* begin *

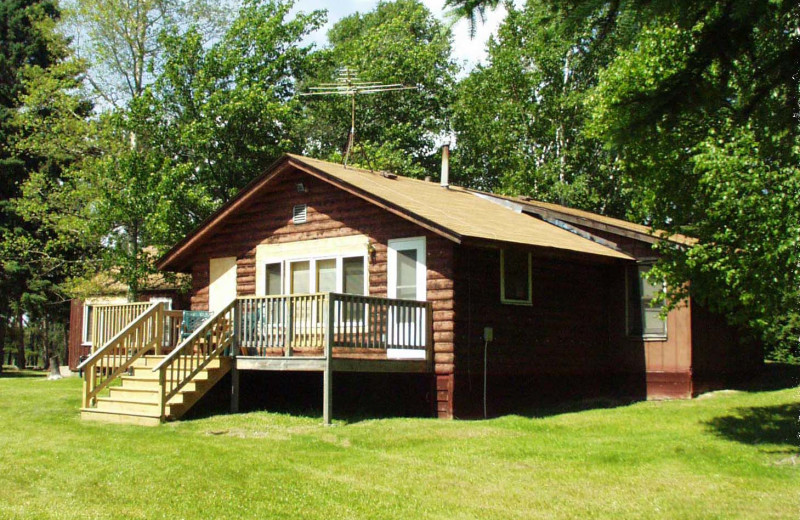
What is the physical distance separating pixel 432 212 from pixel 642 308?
18.6 ft

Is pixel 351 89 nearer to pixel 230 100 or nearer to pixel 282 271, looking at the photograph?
pixel 282 271

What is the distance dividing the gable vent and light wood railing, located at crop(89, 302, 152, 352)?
3726 millimetres

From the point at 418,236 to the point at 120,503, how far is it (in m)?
8.96

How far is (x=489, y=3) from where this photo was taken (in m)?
5.18

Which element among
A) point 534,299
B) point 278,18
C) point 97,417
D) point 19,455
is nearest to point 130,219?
point 278,18

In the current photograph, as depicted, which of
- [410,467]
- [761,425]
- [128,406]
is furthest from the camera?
[128,406]

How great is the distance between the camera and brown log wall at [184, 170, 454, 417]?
53.1 feet

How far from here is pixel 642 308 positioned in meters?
19.1

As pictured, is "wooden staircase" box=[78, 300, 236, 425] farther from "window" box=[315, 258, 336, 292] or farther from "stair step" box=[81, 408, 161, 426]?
"window" box=[315, 258, 336, 292]

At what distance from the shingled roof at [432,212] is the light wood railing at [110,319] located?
7.35ft

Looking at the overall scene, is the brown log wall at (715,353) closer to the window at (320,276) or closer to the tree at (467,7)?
the window at (320,276)

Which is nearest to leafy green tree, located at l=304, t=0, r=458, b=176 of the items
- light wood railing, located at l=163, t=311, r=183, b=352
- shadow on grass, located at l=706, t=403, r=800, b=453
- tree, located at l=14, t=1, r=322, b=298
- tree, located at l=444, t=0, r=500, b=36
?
tree, located at l=14, t=1, r=322, b=298

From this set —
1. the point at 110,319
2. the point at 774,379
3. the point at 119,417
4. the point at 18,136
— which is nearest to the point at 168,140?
the point at 18,136

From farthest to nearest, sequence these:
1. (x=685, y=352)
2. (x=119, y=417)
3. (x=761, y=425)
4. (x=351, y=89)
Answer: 1. (x=351, y=89)
2. (x=685, y=352)
3. (x=119, y=417)
4. (x=761, y=425)
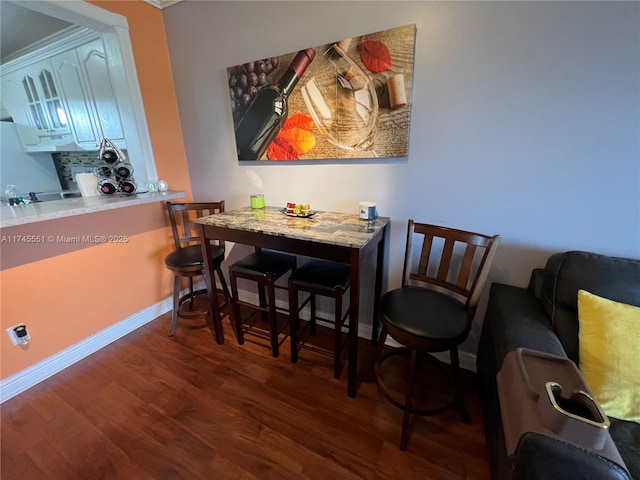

* end *

Requirement –
Copy out the rows word for word, starting at the line that contains "From this set —" and ending with the last row, both ends included. Omit the pictures.

Reply –
From this set —
1. the point at 110,319
2. the point at 774,379
3. the point at 119,417
4. the point at 18,136
— which is nearest to the point at 168,140?
the point at 18,136

From farthest to nearest, sequence these:
1. (x=685, y=352)
2. (x=119, y=417)
3. (x=761, y=425)
4. (x=351, y=89)
Answer: 1. (x=351, y=89)
2. (x=685, y=352)
3. (x=119, y=417)
4. (x=761, y=425)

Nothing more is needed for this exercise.